BRONFRAGMENT »
Brief regering : Toezegging internationale benchmark doorvaartbeleid
35 325 Structuurvisie Nationaal Water Programma
Nr. 7
BRIEF VAN DE MINISTER VAN INFRASTRUCTUUR EN WATERSTAAT
Aan de Voorzitter van de Tweede Kamer der Staten-Generaal
Den Haag, 1 juli 2022
Tijdens het commissiedebat Maritiem van 24 november jl. (Kamerstuk 31 409, nr. 339) is toegezegd uw Kamer te informeren over de regelgeving met betrekking tot doorvaarbaarheid
van windenergiegebieden in de Noordzee en de mogelijke verschillen tussen de regelgeving
in omringende landen. In deze brief wordt die toezegging gestand gedaan. Aanleiding
voor de toezegging zijn vragen van D66 over de veiligheid en bruikbaarheid van doorvaatpassages
voor de zeilende recreatievaart en de beroepschartervaart.
In deze brief wordt eerst ingegaan op het Nederlandse doorvaartbeleid en het dilemma
dat het streven tot multifunctioneel ruimtegebruik in windenergiegebieden introduceert.
Vervolgens wordt de vergelijking getrokken met het doorvaartbeleid in de omringende
landen. Ter afsluiting volgt een passage over het harmoniseren van het doorvaartbeleid
op de Noordzee.

VEREISTEN OPDRACHT »
Vervolg de brief over de doorvaarbaarheid van windenergiegebieden op de Noordzee, aansluitend op de laatste zin ervan.

GEGEVEN INFORMATIE »
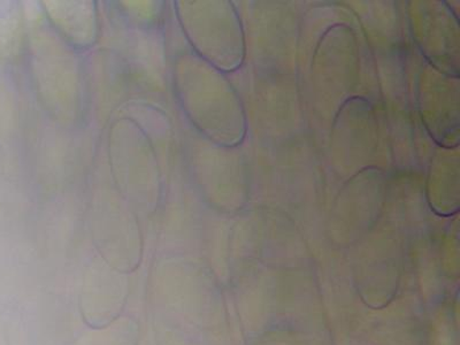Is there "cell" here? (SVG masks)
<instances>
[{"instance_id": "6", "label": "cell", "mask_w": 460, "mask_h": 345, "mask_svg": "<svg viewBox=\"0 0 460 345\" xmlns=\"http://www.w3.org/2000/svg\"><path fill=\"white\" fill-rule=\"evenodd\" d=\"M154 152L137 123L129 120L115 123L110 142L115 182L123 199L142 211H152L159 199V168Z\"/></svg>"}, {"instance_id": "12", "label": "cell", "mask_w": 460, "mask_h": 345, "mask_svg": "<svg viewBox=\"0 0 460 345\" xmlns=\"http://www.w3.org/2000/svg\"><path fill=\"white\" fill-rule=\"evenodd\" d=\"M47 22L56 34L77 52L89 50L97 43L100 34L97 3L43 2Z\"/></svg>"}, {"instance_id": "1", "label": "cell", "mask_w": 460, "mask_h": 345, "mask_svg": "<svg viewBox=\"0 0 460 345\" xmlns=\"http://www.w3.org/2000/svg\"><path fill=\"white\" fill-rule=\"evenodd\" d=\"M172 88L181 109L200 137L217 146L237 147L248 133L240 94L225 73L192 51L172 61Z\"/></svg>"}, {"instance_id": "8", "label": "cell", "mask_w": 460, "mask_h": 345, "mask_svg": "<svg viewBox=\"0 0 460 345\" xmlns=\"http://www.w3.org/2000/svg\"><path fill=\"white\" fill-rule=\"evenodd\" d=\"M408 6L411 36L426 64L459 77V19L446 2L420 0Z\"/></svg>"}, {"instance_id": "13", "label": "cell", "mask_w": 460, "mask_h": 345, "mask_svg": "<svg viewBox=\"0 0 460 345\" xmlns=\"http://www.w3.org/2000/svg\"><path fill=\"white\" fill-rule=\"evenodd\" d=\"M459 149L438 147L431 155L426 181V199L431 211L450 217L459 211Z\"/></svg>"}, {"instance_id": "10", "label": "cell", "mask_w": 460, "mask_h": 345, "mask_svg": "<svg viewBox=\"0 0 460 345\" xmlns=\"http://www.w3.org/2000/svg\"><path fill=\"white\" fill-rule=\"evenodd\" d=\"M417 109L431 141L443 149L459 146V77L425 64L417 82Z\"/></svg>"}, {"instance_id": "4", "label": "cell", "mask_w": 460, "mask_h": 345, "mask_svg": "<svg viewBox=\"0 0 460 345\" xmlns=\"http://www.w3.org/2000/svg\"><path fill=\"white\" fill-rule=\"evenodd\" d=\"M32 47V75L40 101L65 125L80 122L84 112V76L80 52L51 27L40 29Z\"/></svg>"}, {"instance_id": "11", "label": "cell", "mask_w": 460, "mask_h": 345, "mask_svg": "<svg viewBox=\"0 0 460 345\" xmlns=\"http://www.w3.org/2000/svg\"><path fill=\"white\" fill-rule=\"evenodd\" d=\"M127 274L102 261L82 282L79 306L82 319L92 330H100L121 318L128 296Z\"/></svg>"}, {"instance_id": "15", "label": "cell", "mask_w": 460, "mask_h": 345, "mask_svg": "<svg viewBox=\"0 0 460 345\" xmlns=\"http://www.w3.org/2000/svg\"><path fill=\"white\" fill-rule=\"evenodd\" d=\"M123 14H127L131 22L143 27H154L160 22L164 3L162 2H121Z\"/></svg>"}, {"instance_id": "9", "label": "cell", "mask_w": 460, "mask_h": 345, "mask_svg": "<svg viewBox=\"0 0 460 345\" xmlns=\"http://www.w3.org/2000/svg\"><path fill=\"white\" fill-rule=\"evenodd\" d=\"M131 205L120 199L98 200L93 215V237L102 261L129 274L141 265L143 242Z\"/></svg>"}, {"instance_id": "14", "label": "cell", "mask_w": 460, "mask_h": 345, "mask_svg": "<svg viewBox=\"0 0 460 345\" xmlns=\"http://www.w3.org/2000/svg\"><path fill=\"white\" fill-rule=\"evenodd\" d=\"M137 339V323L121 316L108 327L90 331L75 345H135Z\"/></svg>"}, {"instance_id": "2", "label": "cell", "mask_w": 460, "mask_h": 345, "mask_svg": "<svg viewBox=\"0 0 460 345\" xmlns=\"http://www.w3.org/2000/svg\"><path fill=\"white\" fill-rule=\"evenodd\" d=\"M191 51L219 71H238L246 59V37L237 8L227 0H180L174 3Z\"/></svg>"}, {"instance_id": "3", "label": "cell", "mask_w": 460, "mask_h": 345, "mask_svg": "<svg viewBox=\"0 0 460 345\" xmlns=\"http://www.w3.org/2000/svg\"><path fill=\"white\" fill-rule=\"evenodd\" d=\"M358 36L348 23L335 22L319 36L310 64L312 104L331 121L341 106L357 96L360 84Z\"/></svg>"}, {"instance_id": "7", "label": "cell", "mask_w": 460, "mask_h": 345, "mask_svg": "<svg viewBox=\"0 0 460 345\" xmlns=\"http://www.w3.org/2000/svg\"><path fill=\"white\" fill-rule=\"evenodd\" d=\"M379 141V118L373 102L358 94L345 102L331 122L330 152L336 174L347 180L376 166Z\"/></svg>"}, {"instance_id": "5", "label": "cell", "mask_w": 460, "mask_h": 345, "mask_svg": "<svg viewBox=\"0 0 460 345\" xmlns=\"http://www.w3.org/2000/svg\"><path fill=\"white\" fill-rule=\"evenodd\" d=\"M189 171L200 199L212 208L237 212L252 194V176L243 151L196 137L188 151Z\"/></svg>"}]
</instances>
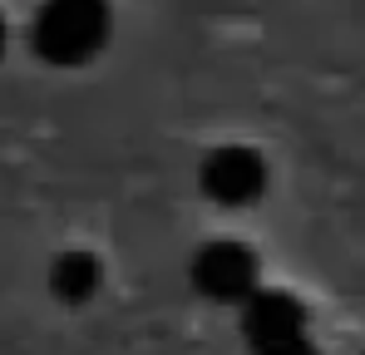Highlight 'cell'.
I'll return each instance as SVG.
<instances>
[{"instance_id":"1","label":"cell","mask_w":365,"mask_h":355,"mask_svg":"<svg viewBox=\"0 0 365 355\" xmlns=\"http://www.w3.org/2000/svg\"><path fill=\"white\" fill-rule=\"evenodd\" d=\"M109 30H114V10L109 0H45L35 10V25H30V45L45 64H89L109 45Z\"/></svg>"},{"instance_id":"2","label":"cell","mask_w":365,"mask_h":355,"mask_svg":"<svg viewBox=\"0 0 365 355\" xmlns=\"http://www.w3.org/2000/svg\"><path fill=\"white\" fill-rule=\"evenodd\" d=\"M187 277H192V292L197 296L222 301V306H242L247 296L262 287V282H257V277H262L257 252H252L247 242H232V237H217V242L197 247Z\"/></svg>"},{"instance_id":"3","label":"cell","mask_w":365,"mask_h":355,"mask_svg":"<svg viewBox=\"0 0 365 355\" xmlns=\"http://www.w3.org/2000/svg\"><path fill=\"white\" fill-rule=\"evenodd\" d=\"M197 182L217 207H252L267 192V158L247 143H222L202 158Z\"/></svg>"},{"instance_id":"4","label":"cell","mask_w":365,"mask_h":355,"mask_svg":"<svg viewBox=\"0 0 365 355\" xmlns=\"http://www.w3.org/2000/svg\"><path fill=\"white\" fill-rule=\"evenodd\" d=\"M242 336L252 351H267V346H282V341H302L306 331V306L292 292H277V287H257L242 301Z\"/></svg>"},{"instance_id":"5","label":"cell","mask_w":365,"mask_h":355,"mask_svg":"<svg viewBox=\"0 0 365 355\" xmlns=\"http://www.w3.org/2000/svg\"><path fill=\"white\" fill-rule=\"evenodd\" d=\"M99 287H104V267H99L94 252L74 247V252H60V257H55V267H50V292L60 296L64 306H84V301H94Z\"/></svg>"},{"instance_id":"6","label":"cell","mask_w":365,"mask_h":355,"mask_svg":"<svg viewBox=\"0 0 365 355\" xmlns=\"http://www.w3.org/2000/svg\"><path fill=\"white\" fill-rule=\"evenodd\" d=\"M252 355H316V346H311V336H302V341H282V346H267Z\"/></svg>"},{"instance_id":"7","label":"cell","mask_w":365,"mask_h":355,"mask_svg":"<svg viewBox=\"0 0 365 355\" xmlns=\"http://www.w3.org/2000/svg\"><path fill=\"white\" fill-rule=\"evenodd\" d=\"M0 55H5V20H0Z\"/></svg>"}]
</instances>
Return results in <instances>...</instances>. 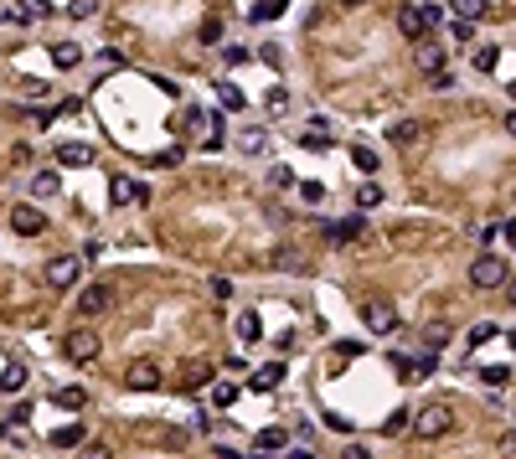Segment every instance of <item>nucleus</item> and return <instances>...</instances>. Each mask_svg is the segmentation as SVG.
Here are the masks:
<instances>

EINDRESULTAAT »
Doorvaartbeleid Nederland
Doorvaart richt zich op de vraag hoe de Noordzee bij de uitrol van Wind op Zee bereikbaar
en bevaarbaar blijft voor niet-routegebonden schepen. Dit betreft bijvoorbeeld de
bereikbaarheid van visgronden, boorplatformen en (internationale) recreatiehavens.
Daarbij dient rekening te worden gehouden met het vertrekpunt van het Programma Noordzee
2022–2027 (Bijlage bij Kamerstuk 35 325, nr. 2) om windenergiegebieden zoveel mogelijk multifunctioneel te gebruiken. Voor de windenergiegebieden
betekent dit dat, naast doorvaart, ook wordt gestreefd naar de ontwikkeling van alternatieve
vormen van visserij en aquacultuur en duurzame energieopwekking anders dan met windturbines
(medegebruik). Doorvaart en medegebruik zijn veelal conflicterende vormen van ruimtegebruik.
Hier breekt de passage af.